Só, infeliz, comeu muito e engordou como uma porca. Escreveu centenas de
cartas para si mesma. Com uma imensa vontade de morrer. Não suportava o
peso do mundo, e nem o seu próprio. Numa noite de lua cheia, ela subiu
na sacada (décimo primeiro andar), vestiu um lindo vestido que nem lhe
entrava mais e saltou num mergulho lívido para o infinito.
Que
maneira estranha de se livrar do peso do mundo, pensei. Aí, lembrei-me
de Paul Valéry: “é preciso ser leve como o pássaro e não como a pluma”!

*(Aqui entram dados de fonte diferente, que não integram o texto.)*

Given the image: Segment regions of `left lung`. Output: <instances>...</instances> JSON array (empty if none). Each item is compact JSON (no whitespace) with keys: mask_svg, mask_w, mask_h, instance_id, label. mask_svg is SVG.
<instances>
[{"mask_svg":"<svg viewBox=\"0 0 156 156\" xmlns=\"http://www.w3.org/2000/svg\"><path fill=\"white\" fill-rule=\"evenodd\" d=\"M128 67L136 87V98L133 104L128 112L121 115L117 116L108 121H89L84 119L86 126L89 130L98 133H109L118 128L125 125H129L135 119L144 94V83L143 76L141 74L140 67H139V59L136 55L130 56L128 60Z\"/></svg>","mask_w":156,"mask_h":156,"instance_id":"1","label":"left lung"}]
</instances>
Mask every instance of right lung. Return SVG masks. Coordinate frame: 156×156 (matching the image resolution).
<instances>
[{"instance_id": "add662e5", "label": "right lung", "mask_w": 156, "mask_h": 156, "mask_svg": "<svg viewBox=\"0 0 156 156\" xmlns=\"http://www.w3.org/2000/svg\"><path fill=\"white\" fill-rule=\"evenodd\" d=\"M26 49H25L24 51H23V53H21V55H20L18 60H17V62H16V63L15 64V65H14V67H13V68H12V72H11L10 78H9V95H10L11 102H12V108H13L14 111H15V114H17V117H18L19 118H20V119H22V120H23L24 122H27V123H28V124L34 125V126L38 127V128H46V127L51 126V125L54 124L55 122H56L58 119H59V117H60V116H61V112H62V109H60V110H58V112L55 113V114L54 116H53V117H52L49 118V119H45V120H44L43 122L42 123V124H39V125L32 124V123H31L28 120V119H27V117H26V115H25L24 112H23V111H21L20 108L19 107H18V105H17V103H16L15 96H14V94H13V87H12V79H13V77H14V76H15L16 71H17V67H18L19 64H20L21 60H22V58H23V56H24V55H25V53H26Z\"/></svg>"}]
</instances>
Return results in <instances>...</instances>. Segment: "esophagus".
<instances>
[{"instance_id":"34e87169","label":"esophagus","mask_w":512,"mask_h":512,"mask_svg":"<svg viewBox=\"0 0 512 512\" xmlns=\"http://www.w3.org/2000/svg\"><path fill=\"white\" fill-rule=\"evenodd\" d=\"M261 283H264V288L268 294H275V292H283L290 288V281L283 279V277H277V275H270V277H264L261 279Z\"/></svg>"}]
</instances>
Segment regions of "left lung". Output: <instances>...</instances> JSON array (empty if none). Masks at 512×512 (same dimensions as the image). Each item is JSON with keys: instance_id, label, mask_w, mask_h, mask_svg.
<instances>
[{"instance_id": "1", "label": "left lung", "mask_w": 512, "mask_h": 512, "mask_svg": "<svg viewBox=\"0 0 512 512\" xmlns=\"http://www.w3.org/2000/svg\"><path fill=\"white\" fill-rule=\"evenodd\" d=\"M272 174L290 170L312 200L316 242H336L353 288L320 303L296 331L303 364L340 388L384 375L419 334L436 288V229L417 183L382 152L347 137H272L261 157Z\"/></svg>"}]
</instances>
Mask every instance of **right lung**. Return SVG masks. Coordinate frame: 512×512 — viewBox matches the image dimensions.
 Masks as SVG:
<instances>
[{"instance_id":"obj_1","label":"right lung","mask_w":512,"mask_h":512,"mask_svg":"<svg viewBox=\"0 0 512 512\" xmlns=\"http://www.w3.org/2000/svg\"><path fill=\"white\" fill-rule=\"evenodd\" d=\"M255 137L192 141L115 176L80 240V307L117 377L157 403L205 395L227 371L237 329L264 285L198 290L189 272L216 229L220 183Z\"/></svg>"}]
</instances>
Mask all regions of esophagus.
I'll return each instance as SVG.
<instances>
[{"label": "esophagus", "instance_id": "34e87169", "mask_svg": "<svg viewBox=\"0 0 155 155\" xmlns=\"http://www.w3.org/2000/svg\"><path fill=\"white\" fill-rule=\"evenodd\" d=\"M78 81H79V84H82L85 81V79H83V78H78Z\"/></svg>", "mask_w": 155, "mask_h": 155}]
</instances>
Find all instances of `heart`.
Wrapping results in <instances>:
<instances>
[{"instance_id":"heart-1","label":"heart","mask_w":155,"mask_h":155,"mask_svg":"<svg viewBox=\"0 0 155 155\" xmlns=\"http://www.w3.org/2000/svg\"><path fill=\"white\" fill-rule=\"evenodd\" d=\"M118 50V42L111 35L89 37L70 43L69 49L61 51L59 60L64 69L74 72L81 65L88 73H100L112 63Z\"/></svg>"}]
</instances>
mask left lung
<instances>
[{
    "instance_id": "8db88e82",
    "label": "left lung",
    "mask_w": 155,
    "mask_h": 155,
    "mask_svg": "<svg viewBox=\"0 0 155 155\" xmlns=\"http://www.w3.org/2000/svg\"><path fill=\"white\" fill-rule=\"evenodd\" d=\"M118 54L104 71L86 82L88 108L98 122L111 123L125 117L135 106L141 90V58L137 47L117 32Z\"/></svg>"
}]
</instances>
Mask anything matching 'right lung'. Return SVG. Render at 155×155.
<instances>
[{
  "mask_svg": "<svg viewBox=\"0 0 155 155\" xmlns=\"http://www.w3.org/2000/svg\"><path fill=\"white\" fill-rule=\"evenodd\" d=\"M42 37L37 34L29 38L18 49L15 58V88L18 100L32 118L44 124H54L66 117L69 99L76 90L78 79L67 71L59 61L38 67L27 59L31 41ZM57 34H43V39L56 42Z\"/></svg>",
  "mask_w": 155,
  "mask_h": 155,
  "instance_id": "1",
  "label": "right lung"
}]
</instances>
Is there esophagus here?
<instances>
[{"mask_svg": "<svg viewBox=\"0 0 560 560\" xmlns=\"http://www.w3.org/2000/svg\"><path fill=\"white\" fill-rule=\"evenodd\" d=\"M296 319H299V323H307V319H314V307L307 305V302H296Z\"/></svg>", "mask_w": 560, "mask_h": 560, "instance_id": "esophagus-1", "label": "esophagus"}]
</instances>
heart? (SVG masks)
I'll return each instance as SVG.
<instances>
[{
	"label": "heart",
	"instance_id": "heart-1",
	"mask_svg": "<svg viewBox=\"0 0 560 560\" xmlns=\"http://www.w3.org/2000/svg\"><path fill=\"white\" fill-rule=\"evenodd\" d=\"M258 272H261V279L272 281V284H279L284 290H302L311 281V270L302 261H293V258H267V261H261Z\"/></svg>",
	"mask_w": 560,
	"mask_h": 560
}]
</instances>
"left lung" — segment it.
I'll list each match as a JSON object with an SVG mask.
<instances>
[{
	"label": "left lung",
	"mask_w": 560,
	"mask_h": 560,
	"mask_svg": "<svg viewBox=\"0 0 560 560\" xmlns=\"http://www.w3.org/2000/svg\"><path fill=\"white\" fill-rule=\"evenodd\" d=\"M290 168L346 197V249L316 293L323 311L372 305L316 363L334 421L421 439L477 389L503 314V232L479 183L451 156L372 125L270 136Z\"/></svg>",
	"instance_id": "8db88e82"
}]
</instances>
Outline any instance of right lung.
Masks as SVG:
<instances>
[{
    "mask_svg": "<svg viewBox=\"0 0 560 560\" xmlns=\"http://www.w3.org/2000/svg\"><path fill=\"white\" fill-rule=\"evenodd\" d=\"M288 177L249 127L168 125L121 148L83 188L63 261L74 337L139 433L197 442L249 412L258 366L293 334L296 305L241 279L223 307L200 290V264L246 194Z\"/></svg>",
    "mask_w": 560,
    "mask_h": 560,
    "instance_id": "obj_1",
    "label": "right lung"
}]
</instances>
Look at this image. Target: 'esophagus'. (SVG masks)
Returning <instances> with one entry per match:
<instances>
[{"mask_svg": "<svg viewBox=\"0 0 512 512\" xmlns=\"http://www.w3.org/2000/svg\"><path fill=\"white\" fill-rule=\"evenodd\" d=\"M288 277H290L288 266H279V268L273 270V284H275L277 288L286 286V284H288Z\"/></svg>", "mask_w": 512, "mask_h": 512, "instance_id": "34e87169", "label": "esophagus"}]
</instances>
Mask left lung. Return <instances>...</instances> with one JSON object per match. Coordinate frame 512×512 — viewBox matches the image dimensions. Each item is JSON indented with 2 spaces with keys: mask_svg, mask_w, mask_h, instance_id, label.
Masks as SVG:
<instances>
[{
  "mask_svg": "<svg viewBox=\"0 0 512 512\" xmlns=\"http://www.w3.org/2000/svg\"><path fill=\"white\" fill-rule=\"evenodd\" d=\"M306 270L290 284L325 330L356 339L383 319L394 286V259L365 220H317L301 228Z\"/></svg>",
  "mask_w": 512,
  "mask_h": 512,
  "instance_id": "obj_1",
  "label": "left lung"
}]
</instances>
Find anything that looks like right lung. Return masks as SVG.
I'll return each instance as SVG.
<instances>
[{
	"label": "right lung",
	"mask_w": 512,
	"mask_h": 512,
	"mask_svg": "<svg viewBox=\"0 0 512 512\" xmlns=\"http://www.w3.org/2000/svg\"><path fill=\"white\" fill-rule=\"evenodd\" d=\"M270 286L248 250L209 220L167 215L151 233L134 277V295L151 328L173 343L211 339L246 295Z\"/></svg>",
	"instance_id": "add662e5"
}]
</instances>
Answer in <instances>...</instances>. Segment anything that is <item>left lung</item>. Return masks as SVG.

Lembrei-me também de Ítalo Calvino. Pensei nas brancas e alvas formas
inventadas por Cruz e Sousa, um subterfúgio, usar o branco para mostrar o
negro. Imaginei que Laila tinha vontade de voar, e não de cair como um
machado sem cabo dentro do mar. O desejo de voar é antigo, e a certeza
de se conseguir também. Cyrano de Bergerac, quando quis ir à lua,
besuntou-se com tutano de boi para ser atraído, de outra vez quis ser
alçado por gotas evaporantes de orvalho. Os iogues, longe do peso do
mundo, levitam. Cristo, que parecia proferir um paradoxo quando disse “o
meu jugo é leve”, também jogava com o desejo de voar, e, ao
ressuscitar, pairou no ar para ser visto por Madalena, como um
beija-flor divinizado. Elias, no Velho Testamento, sobe aos céus
conduzido por uma carruagem de fogo. O carro é pesado, mas o fogo que o
consome o alça em fumo e vapores de fumaça; bela alegoria. No tempo em
que as mulheres eram subjugadas por tudo e por todos, algumas se
livravam deste peso voando em vassouras. Os avatares e cavalos do
candomblé, pretas gordas geralmente, pairam numa outra dimensão,
enquanto leves espíritos povoam seus corpos, aliviando a vida dos que
aqui se encontram. Os hindus traziam seus deuses em carros, veículos que
desafiavam o próprio peso e pairavam no ar...
Seguramente
Momoko voou para a imensidão. No momento em que seu corpo físico tocou o
chão, seu espírito rasgou o solo e mergulhou numa viagem deliciosamente
leve e lívida. Mordia raízes, molhava-se em freáticos lençóis d’água,
nadava na terra, transpunha crostas, engolia fogo, infinitava-se,
infinitesimalmente. Leve como o pássaro que flutua no pélago espacial,
determinando o próprio destino e fazendo o próprio caminho, e não como a
pluma que flutua ao sabor do vento, sem saber.